Part of my day job involves teaching a freshman orientation class. If you went to college in the last 15 years you probably had to take one; and if you started college in the last 5 years, I guarantee you did. They go by names like Freshman Seminar or Intro. to the University and are designed to provide a comprehensive orientation to college policies and campus resources, while also helping students develop skills that will increase their success. The version of the course I teach is worth one credit and a large percentage of the grade is participation/attendance based. It’s not particularly hard to teach or for students to do well in (read: it can and should be the proverbial easy A).

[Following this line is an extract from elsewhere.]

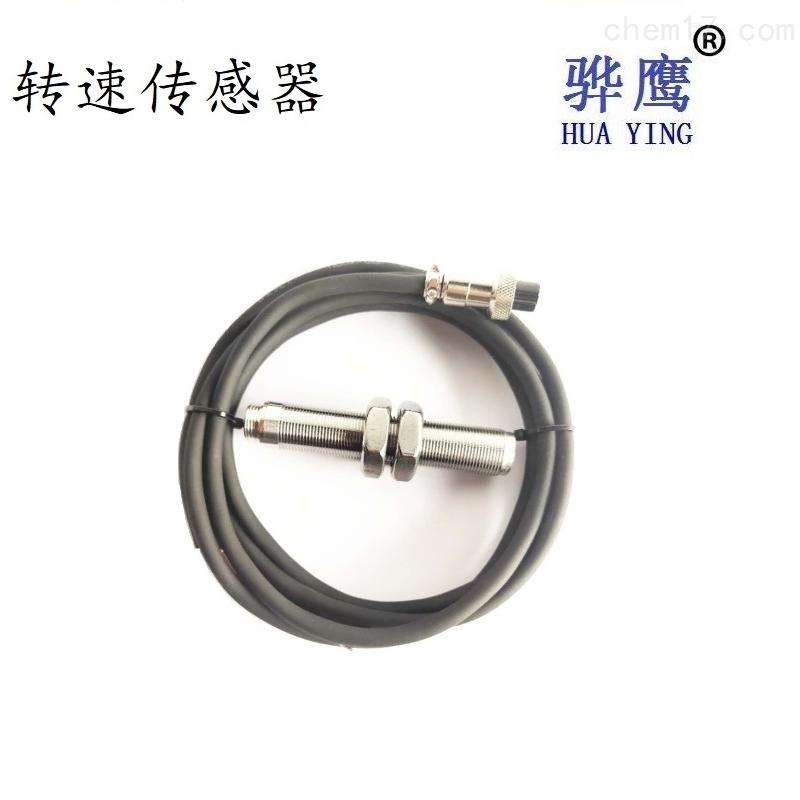 SZMB-10供应磁电转速传感器(现货)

For me, the real work comes in confronting students. Drawing to their attention those little signs that loudly scream: I am going to get eaten alive by the animal that is academia. The neglected homework, the shared answers, the failure to follow directions on an exam. For me, it’s not just a semester-long lecture on time management and choosing a major; instead it’s more about not letting students turn in late work and addressing academic honesty head on.
And that part isn’t so easy. At least not for me. Because that student who is holding out his assignment a week after the deadline, face full of hope, is going to look crushed when I don’t accept it. And the other one who wanted to help a friend and gave him her worksheet to copy (which he unfortunately did, word-for-word) will want to explain why it wasn’t her fault, why she was just being helpful. And if I’m honest I can remember the desire to make new friends, too. It would be easy to just grade the homework or think the “sharing” student learned enough from our chat and does not need to be given a zero on the assignment.

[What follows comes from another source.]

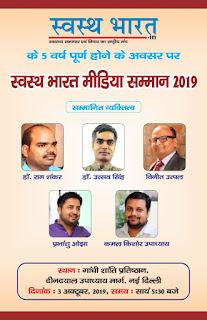 swasthy-bharat-media-award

It would be easy, but it wouldn’t be right. It would set the students up to think everyone would bend the rules. It would mean that I wasn’t meeting the fundamental mission of the class: to teach skills to make students successful in college. And so I take a deep breath and say I can’t take your paper, remember what the syllabus says about late work and I do understand that you were trying to help a friend, but you need to understand that the way you helped him constitutes cheating.

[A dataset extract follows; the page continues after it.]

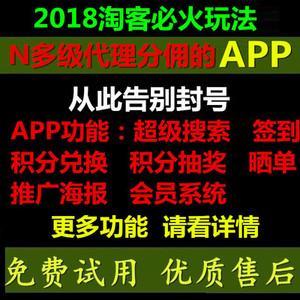 布丁淘寶客優品快報app淘客聯盟多級代理分銷傭手機 app商城軟件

Because at the end of the day, I’d rather have spent 10 uncomfortable minutes with a student, than to take the easy way out and live indefinitely with the knowledge that I had failed them.
Oh Mary-Chris, did I ever need to read this. I just turned in grades today, and started the 2nd 8 weeks….thanks! I am going to save this line “I am going to get eaten alive by the animal that is academia” — if I credit you, can I use it?! Love reading your writing. Thanks so much for sharing.
Hi Meg! I am so glad this was helpful. I’m in the middle of my 8 weeks (we’re on a weird schedule), and I know I needed the reminder. Absolutly, you can use any of it! Thanks for being such an avid reader. Your encouragement/compliments mean so much!